Le Carre: I considered defecting to Soviets



LONDON (AFP) - British espionage writer John le Carre admitted he was tempted to defect to the Soviet Union during the Cold War, in an interview with The Sunday Times newspaper.
The 76-year-old author, real name David Cornwell, famed for his Cold War spy-thriller novels, said he was not attracted to communism but was curious to find out what life was like on the other side of the Iron Curtain in the 1960s.



Le Carre: I considered defecting to Soviets
"When you spy intensively and you get closer and closer to the border... it seems such a small step to jump... and, you know, find out the rest," the writer said.
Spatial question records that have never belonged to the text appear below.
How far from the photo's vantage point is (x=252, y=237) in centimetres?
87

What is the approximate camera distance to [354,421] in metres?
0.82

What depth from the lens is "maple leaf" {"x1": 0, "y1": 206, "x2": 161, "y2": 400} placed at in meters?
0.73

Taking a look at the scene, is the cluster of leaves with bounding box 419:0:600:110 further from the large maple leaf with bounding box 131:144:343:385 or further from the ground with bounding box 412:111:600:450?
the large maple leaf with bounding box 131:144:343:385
Asked if he was genuinely tempted, he replied: "Yes, there was a time when I was, yes."
Le Carre worked for the Secret Intelligence Service (MI6), Britain's external intelligence agency.
But his career as a secret agent was wrecked by Kim Philby, a British double agent who blew the cover of many British agents to the KGB Soviet intelligence agency.
His most well-known novel, "Tinker, Tailor, Soldier, Spy" (1974), deals with a Soviet mole and is based on his experiences from the 1950s and 1960s, drawing on Philby's role.
Le Carre was offered the chance to dine with Philby in 1987, by a Soviet intermediary, but turned it down.
"I just couldn't do it... he was responsible for sending countless British agents to their deaths, to be killed -- 40 or more in Albania."